▶ [Text segment]
*** Block opens ***
Built for operators. Backed by aerospace expertise. Driven by real-world performance.

Welcome to the Q1 2026 edition of Dufour Aerospace’s newsletter.

After a year focused on proving the aircraft concept through flight testing and system development, the focus has shifted toward preparing the platform for real operational use. This means moving beyond individual demonstrations and working toward consistent performance, integration into operational workflows, and validation in environments that reflect real missions.

During this quarter, activities were centred on building that operational foundation. This included expanding flight campaigns, introducing external pilots to the system, testing deployment in new environments, and gathering direct feedback from partners. In parallel, developments such as remote operator capabilities and BVLOS-related work have started to shape how the aircraft will be used in practice.

Rather than focusing on isolated milestones, the emphasis is now on connecting these elements, flight performance, operational handling, and system integration, into a platform that can be used reliably across missions.

Flight testing: what we learn from repeated flights

Flight testing is not about a single successful flight, but running the same mission repeatedly and comparing how the system behaves each time.

During Q1, flight testing continued with a focus on executing complete mission profiles end-to-end, rather than testing individual phases in isolation.

Each flight covered:

• Vertical takeoff and hover
• Transition into forward flight
• Cruise performance
• Transition back and landing

Executing full mission profiles allows the team to assess how the aircraft performs across the entire flight, particularly during transitions where aerodynamic and propulsion conditions change significantly. These phases are critical, as control behavior, lift generation, and propulsion demands shift continuously.

Running these missions repeatedly enables direct comparison between flights. This makes it possible to identify where system behavior remains consistent and where deviations occur, providing a basis for refining control parameters using real flight data.

Across all missions, onboard data is recorded from propulsion, flight control, and avionics systems. This includes inputs, system responses, and performance metrics throughout each phase of flight.
*** Block closes ***
▶ [Records shown]
*** Block opens ***
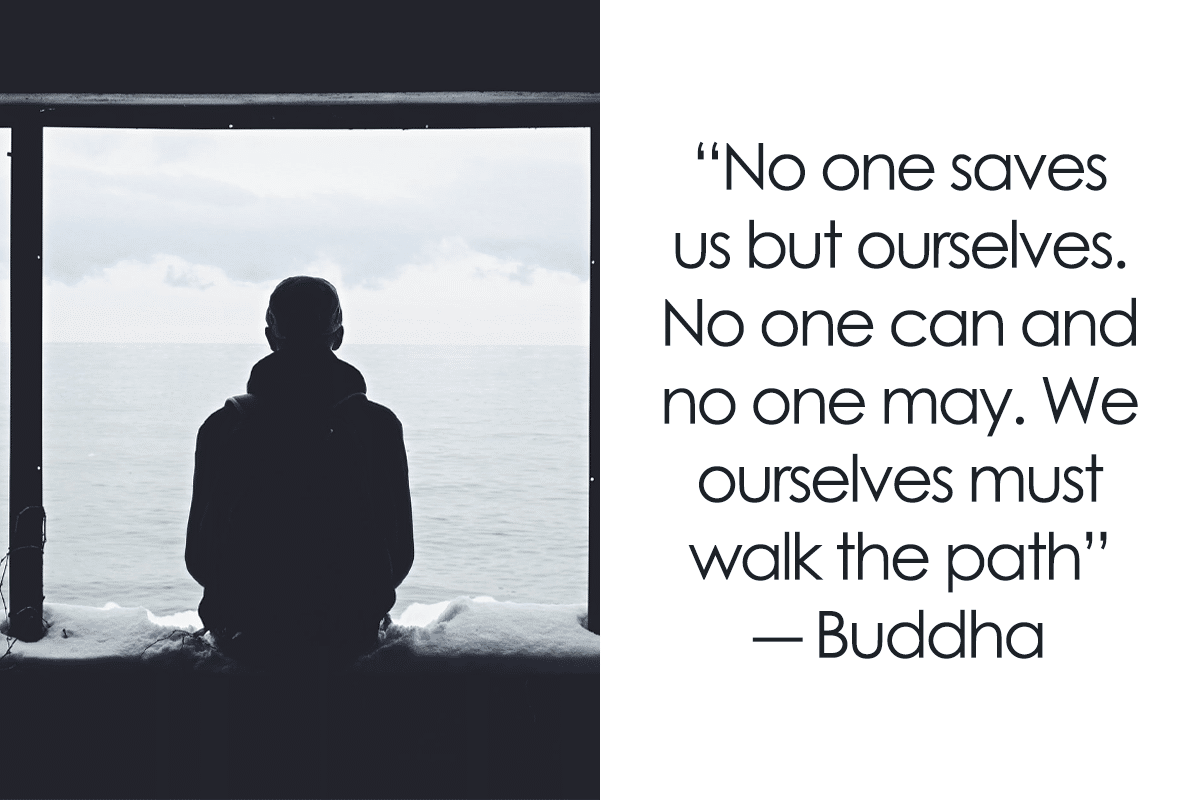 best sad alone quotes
*** Block closes ***
*** Block opens ***
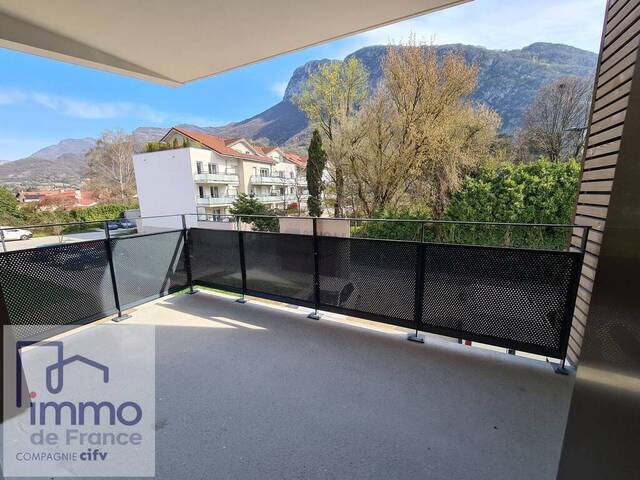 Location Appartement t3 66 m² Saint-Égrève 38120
*** Block closes ***
▶ [Exercises to complete]
a) Reproduce the passage of the Dufour Aerospace newsletter that begins with the words containing "Running these missions" and ends with "phase of flight.".
b) Based on the Dufour Aerospace newsletter, decide whether each statement agrees with it, answering yes or no and quoting the words that settle it: (i) Flight testing in Q1 concentrated on testing individual phases in isolation. (ii) Onboard data is recorded from propulsion, flight control, and avionics systems. (iii) External pilots were introduced to the system during the quarter.
c) Continue the Dufour Aerospace newsletter, starting after its last sentence.

▶ [Answers provided]
a)
Running these missions repeatedly enables direct comparison between flights. This makes it possible to identify where system behavior remains consistent and where deviations occur, providing a basis for refining control parameters using real flight data.

Across all missions, onboard data is recorded from propulsion, flight control, and avionics systems. This includes inputs, system responses, and performance metrics throughout each phase of flight.

b)
(i) No: "with a focus on executing complete mission profiles end-to-end, rather than testing individual phases in isolation."
(ii) Yes: "onboard data is recorded from propulsion, flight control, and avionics systems."
(iii) Yes: "introducing external pilots to the system."

c)
After each flight, this data is analysed in detail to assess:

• Control response during transitions
• Stability in hover and forward flight
• Consistency of propulsion behaviour across flight phases
• Deviations between expected and observed performance

These findings are then used to adjust control parameters, update system behavior, and define subsequent test profiles. This creates a continuous loop between flight, analysis, and refinement.

By repeating these mission profiles under varying conditions, the team builds a more complete understanding of system performance across the full flight envelope and identifies where further refinement is required before moving toward operational use.

Learn more about the Aero-200 platform

Canada operations: flying with Volatus Aerospace

This quarter, an Aero-30 was deployed to Canada for ongoing flight activities.

In collaboration with Volatus Aerospace , the focus was not only on flying the aircraft but on operating it with external pilots.

This included:

• Training Volatus pilots on system behavior and flight procedures
• Executing flights with pilots outside the core development team
• Observing how the aircraft is handled by operators who were not involved in development

This is an important step as it shows:

• Whether the aircraft behaves predictably for trained operators
• How much explanation or support is required before a flight
• How easily the system can be integrated into an operational workflow

The outcome shows how the aircraft can be used in practice.

Learn more about our collaboration with Volatus Aerospace

Flight activities: from Dübendorf to Västervik

One week after a demonstration flight in Dübendorf, testing continued in Västervik, Sweden, where the Aero-200 is now being operated under varying conditions.

Operating in different environments introduces changes that directly affect how the aircraft is flown and evaluated. Airspace structure and coordination differ, requiring adjustments in flight planning, communication procedures, and integration with other airspace users. The available infrastructure also changes how the aircraft is prepared and deployed, from ground handling to launch and recovery setups.

Environmental conditions play a key role as well. Wind patterns, temperature, and coastal influences in Västervik affect hover stability, transition behavior, and overall system response. These factors cannot be fully replicated in a single test location and need to be observed in practice.

At the same time, operational workflows are tested. This includes how missions are prepared, executed, and monitored outside the core development environment. The focus is on running repeated flight profiles, collecting data across missions, and comparing system behavior to previous flights in Switzerland to understand how consistently the aircraft performs.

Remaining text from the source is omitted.